This is a follow up question to this.
I want to solve the following problem:
Let $n \in \Bbb N \space \text{/{0}} \space \text{and} \space n_1,n_2 \in \Bbb N \space \text{such that} \space n_1+n_2=n$
$$M=\begin{pmatrix}E_{n_1}&B\\O&C\end{pmatrix}$$
where $E_{n_1} \in \Bbb R^{n_1 \times n_1}=\text{identity matrix}, \space B \in \Bbb R^{n_1 \times n_2}, \space O \in \Bbb R^{n_2 \times n_1}= \text{zero matrix}, C\in \Bbb R^{n_2 \times n_2}$
Show that $\det(M)=\det(C)$
On Wikipedia it says:
Suppose A, B, C, and D are matrices of dimension n × n, n × m, m × n, and m × m, respectively.
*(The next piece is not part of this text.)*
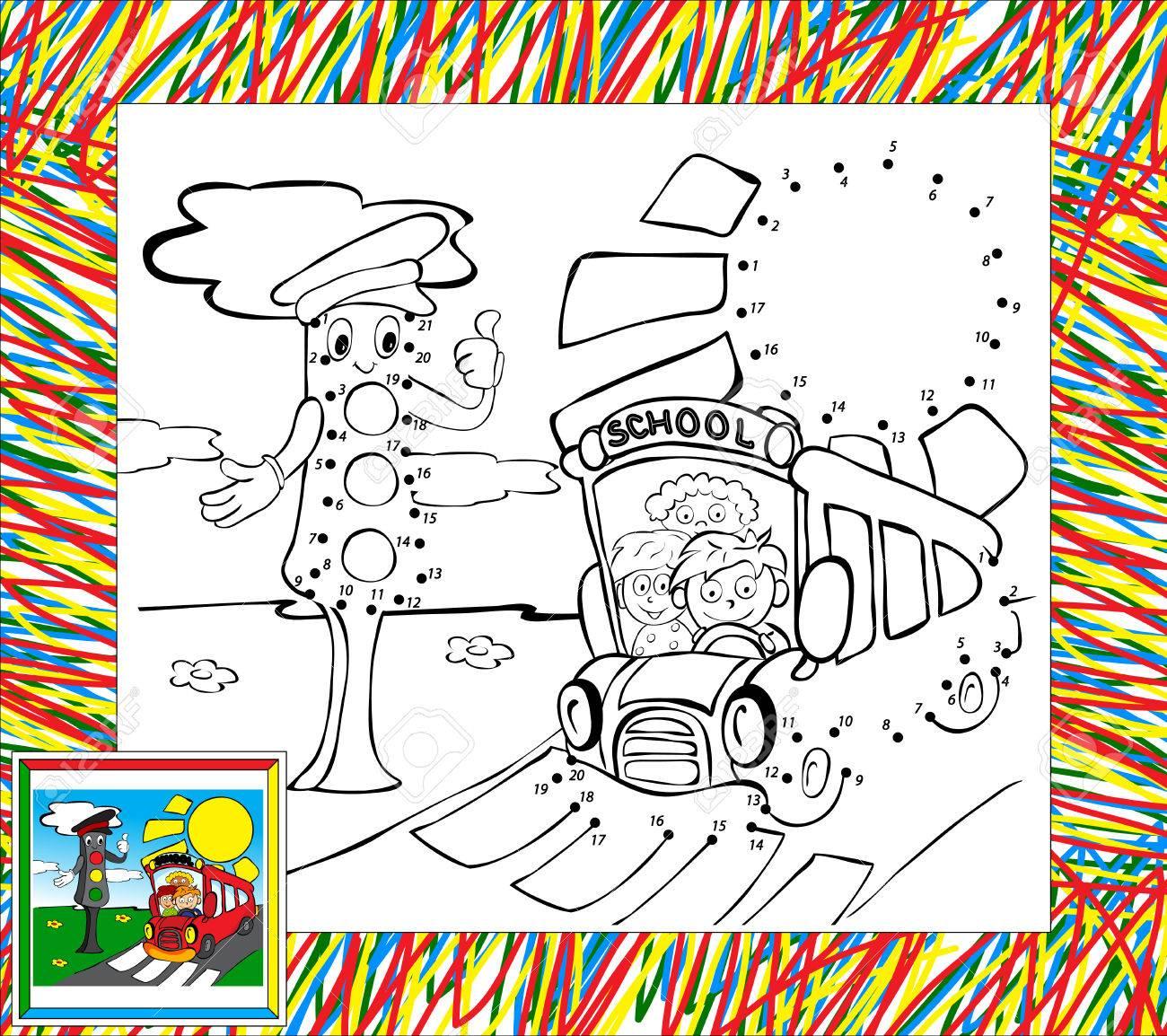Libro Para Colorear Con La Frontera. Luces Divertidos De Autobuses Y ...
Then,
$\det \begin{pmatrix}A&0\\C&D\end{pmatrix}=\det A \det{C}=\det \begin{pmatrix}A&B\\0&D\end{pmatrix} $
Since I don't want to just say "it says so on wikipedia" I would like to know how to derive the formula. As someone in my previous question suggested, I tried using Laplace's formula but I get a slightly wrong answer. Here is what I did:
$$\det(M) =\sum_{j=1}^n (-1)^{i+j} \space m_{ij} \space \lvert M_{ij} \rvert$$
Expanding the first column:
$$\begin{align} \det(M) & = \sum_{j=1}^2 (-1)^{i+1} \space m_{i1} \space \lvert M_{i1} \rvert \\ & = m_{11} \lvert M_{11} \rvert-m_{21} \lvert M_{22} \rvert \\ & = E_{n_1} \lvert M_{11}\rvert-O \lvert M_{21} \rvert \\ & = E_{n_1} \lvert C\rvert \\ & \not= \det(C) \end{align}$$
Can anybody tell me what I am doing wrong? Do I need to use a different approach like Leibniz's formula?
$$\det(A)=\sum_{\sigma \in S_n}\text{sgn}(\sigma)\prod_{i=1}^{n} a_{\sigma(i),i}$$